On December 20, 2018, two of the Company’s subsidiaries entered into a definitive Agreement and Plan of Merger (the “Merger Agreement”) with the parent of Caraustar Industries, Inc. (“Caraustar”) pursuant to which, the Company is to acquire Caraustar for a purchase price of $1.8 billion, subject to certain adjustments (the “Acquisition”). The Acquisition is expected to be financed with a combination of existing cash, term and revolving loans and senior unsecured notes, as further described below. The Acquisition is subject to the satisfaction or waiver of certain conditions, including, among other things, the expiration or early termination of the waiting period under the Hart-Scott-Rodino Antitrust Improvements Act of 1976, as amended, and approval of the stockholders of Caraustar’s parent. The majority stockholder of Caraustar’s parent has executed and delivered a written consent to the Company evidencing its approval of the Merger Agreement. The Merger Agreement may be terminated, and the merger may be abandoned at any time prior to the closing, as follows: (i) by mutual written agreement of the Company and Caraustar’s parent; (ii) by either the Company or Caraustar’s parent if the closing has not occurred on or before May 20, 2019 (subject to automatic extensions up to September 20, 2019, subject to terms and conditions of the Merger Agreement); (iii) by the Company in connection with certain breaches by Caraustar’s parent of its representations, warranties or covenants, subject to a cure period; and (iv) by Caraustar’s parent in connection with certain breaches by the Company of its representations, warranties or covenants, subject to a cure period. The Acquisition is expected to close during the first quarter of calendar year 2019, subject to customary closing conditions.
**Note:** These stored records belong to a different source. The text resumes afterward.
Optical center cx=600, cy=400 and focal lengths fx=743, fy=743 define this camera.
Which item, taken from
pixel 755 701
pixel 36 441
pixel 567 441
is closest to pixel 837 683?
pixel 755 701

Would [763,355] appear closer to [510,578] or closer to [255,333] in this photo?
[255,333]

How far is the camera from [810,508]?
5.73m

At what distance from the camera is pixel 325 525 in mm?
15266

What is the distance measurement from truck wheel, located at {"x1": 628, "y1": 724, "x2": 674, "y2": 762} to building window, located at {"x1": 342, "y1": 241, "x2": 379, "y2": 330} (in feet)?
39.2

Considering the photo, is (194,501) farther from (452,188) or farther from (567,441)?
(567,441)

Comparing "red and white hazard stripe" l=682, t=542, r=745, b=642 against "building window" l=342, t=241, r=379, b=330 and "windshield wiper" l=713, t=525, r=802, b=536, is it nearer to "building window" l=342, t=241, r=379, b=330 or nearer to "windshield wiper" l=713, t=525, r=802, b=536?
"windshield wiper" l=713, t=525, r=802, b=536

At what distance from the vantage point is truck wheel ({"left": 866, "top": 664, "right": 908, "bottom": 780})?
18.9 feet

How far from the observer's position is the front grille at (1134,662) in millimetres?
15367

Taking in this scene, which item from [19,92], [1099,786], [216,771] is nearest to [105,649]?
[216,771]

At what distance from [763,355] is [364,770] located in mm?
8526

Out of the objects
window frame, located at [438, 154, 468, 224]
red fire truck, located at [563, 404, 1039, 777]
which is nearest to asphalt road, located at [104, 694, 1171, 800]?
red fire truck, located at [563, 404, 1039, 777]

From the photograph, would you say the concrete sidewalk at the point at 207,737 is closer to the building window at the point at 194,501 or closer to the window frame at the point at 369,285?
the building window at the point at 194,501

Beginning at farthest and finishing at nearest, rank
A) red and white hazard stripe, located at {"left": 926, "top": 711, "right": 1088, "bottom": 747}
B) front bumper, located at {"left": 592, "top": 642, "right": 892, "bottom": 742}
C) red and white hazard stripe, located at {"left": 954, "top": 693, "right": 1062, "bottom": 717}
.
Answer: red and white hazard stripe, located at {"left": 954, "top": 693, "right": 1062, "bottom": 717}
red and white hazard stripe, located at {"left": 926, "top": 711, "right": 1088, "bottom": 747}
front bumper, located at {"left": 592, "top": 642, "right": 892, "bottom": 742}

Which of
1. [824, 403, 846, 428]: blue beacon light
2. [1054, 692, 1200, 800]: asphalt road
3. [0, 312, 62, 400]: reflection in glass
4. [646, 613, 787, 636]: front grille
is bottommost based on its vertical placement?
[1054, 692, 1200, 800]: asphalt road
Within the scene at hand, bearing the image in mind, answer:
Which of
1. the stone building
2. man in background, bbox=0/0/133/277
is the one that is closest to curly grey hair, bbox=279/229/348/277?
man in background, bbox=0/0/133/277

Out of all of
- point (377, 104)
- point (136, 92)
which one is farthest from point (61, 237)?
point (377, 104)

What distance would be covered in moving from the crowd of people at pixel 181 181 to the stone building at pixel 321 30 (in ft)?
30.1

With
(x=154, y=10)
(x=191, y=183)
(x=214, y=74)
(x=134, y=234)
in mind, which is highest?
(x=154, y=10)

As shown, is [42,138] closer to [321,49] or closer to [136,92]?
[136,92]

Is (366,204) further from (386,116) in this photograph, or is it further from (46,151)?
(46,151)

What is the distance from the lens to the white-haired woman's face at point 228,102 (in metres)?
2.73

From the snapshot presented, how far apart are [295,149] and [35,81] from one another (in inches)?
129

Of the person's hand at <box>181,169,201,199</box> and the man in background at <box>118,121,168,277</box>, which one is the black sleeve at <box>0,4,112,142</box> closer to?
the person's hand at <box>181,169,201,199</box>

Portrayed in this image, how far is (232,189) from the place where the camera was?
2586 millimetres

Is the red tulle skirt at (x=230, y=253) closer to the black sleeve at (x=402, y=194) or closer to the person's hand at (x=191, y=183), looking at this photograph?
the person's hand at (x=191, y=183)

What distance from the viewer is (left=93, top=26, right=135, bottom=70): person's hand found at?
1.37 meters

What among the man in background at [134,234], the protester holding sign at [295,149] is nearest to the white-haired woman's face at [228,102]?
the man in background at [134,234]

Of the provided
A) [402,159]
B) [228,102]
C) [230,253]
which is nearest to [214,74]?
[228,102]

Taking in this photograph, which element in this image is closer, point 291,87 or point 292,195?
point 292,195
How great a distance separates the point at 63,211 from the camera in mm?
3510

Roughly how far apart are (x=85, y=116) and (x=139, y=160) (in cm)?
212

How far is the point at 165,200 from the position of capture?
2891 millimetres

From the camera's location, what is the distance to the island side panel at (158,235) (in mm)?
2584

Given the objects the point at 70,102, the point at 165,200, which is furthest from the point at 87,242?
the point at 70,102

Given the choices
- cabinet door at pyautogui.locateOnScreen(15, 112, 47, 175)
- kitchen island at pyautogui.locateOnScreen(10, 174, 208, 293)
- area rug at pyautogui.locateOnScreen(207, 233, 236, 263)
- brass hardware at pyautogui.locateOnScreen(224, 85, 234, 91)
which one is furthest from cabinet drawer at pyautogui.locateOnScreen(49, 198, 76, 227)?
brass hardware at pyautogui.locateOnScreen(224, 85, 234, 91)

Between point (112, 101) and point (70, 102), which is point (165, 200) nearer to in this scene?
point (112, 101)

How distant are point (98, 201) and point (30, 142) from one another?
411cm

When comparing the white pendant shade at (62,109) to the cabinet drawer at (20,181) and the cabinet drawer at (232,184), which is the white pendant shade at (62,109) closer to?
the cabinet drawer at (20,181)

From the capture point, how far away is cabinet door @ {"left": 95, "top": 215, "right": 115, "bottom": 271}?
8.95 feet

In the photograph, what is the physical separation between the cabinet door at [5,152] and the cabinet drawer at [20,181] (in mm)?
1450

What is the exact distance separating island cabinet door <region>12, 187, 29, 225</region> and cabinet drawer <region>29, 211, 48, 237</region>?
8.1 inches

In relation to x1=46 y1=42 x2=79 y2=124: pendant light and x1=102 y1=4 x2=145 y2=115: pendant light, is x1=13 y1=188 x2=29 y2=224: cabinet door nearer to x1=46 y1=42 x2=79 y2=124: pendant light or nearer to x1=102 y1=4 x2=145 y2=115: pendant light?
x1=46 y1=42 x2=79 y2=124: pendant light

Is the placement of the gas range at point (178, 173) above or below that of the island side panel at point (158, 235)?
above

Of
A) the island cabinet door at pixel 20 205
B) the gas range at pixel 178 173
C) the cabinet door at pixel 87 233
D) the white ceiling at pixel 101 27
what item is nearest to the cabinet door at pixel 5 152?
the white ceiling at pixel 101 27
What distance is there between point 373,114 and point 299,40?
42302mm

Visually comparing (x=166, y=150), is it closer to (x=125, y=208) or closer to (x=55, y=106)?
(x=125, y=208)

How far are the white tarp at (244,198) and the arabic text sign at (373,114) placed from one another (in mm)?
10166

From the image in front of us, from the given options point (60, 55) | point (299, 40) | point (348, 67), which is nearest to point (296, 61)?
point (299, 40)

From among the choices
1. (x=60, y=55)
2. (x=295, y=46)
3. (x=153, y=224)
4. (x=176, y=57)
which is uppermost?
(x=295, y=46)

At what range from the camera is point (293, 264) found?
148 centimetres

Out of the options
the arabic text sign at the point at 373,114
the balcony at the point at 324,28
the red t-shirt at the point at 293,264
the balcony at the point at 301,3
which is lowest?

In connection with entering into the Merger Agreement, on December 20, 2018, the Company entered into a commitment letter (the “Commitment Letter”) with a syndicate of financial institutions (the “Commitment Parties”) to provide the following credit facilities to the Company (the “Credit Facilities”): (i) a new $1,200.0 million senior secured term loan facility; (ii) a new senior secured backstop credit facility to replace the Company’s existing 2017 Credit Agreement; and (iii) a $700.0 million million senior unsecured bridge facility to be available in the event that the Company’s planned issuance of $700.0 million of senior unsecured notes (the “New Senior Notes”) has not been completed prior to closing of the Acquisition. The commitment to provide the Facilities is subject to the consummation of the acquisition and certain other customary conditions as more fully set forth in the Commitment Letter.
The Company will utilize proceeds of $1,200.0 million from the new senior secured term loan facility, $700.0 million from the new senior unsecured notes, and $199.0 million provided by the new senior secured backstop credit facility to fund the $1.8 billion purchase price, to redeem the Company’s $250.0 million Senior Notes due 2019 including a make whole premium, and for the payment of fees and expenses incurred in connection with the Acquisition.